_Work to complete_
Starting at the line that contains "family: Bovidae", restate each line word for word through the final line of the data, keeping both ends.

[Dataset entries]
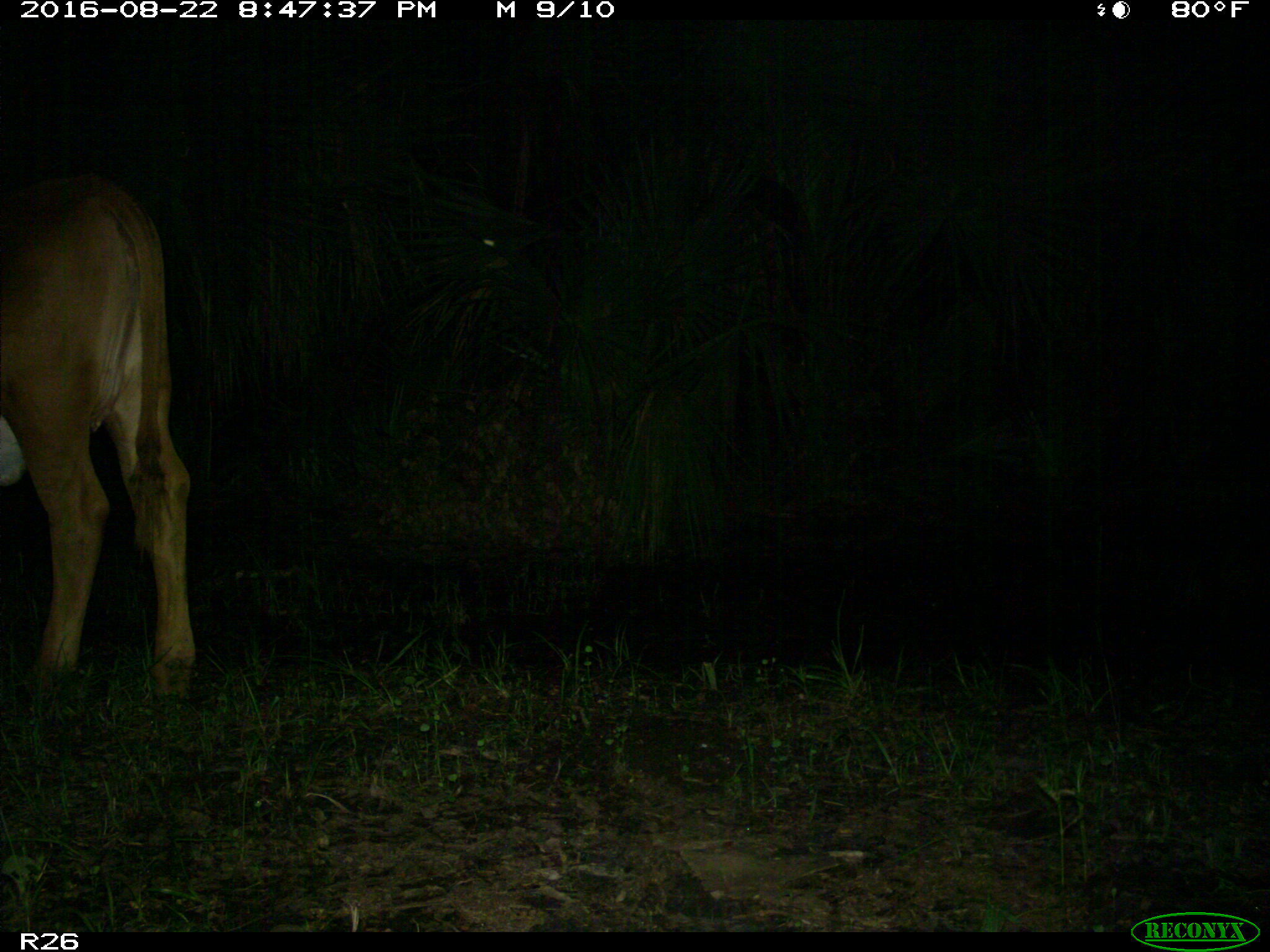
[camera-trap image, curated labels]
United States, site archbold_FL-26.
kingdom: Animalia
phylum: Chordata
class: Mammalia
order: Artiodactyla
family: Bovidae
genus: Bos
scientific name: Bos taurus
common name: domestic cow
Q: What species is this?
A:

_Task output_
family: Bovidae
genus: Bos
scientific name: Bos taurus
common name: domestic cow
Q: What species is this?
A:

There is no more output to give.